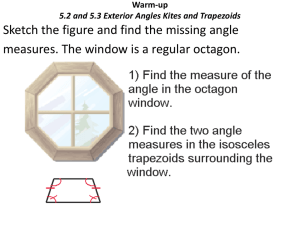5.2 and 5.3 External angle, Kites and Trapezoid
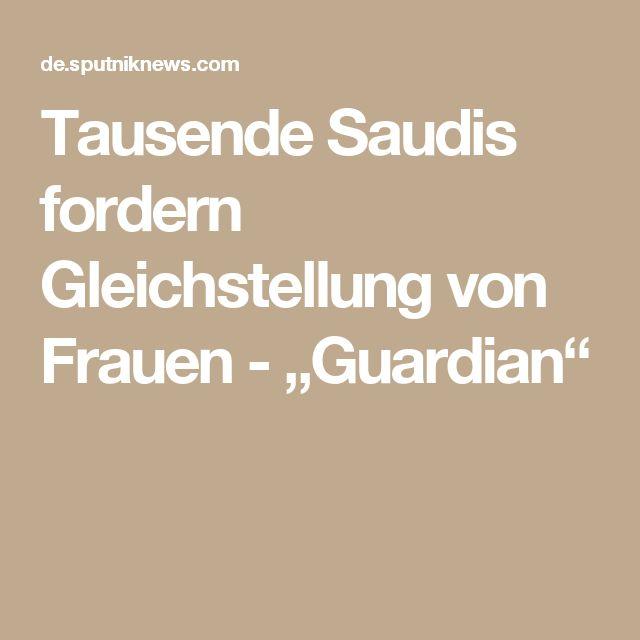 """Tausende Saudis fordern Gleichstellung von Frauen - """"Guardian"""""""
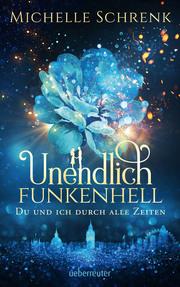 Unendlich funkenhell - Cover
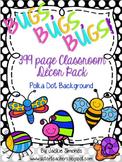 Bugs, Bugs, Bugs! Mega Decor Pack **Polka Dot Background**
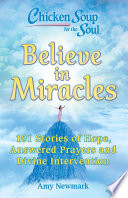 Chicken Soup for the Soul  Believe in Miracles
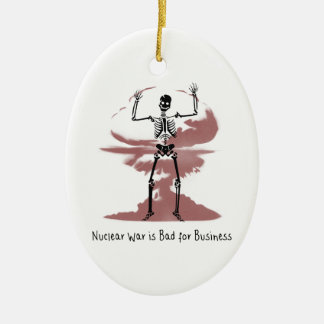 Nuclear War is Bad for Business Ceramic Ornament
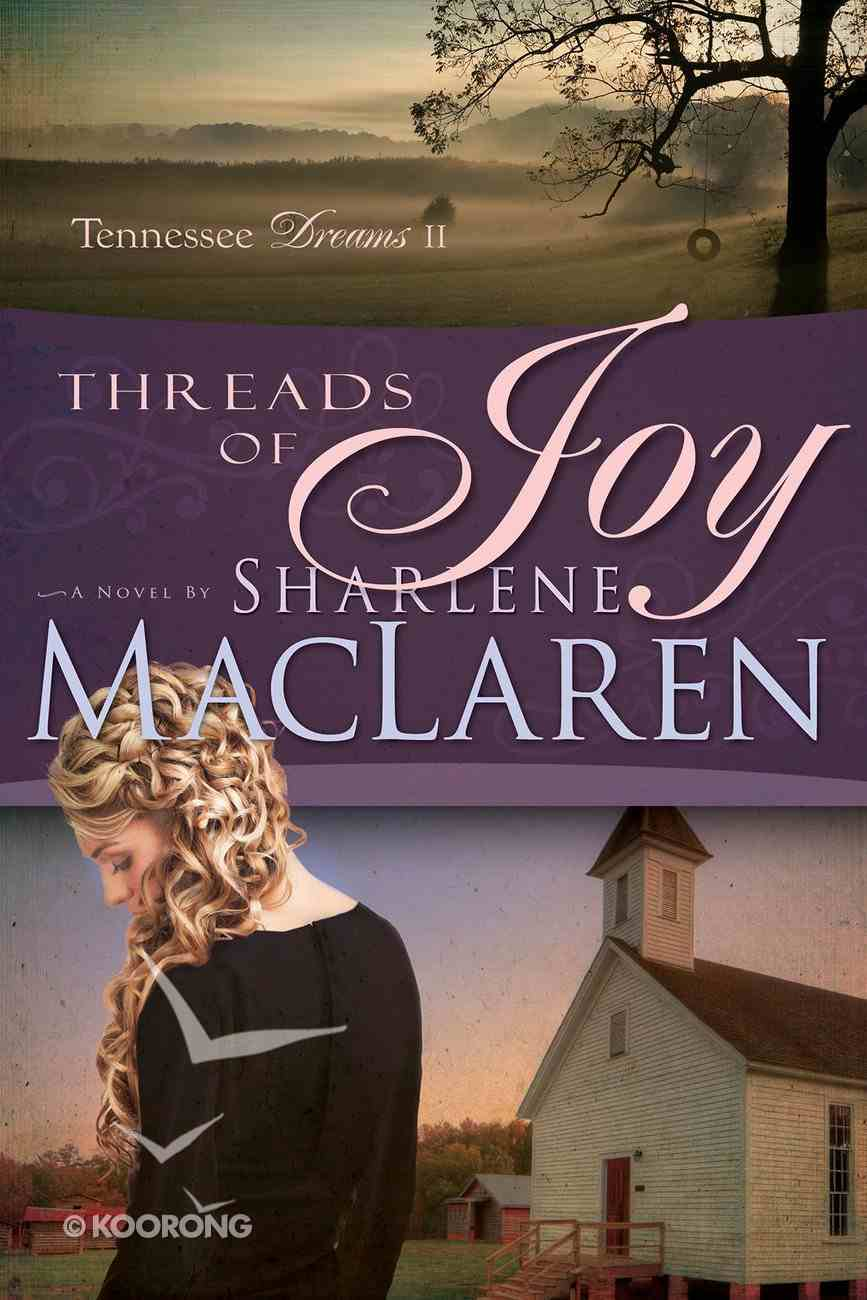 Threads of Joy (#02 in Tennessee Dreams Series) Paperback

▸ WORK INSTRUCTIONS:
Omit the images and transcribe all of the records above word for word.

▸ RESULT BELOW:
5.2 and 5.3 External angle, Kites and Trapezoid
 """Tausende Saudis fordern Gleichstellung von Frauen - """"Guardian"""""""
 Unendlich funkenhell - Cover
 Bugs, Bugs, Bugs! Mega Decor Pack **Polka Dot Background**
 Chicken Soup for the Soul  Believe in Miracles
 Nuclear War is Bad for Business Ceramic Ornament
 Threads of Joy (#02 in Tennessee Dreams Series) Paperback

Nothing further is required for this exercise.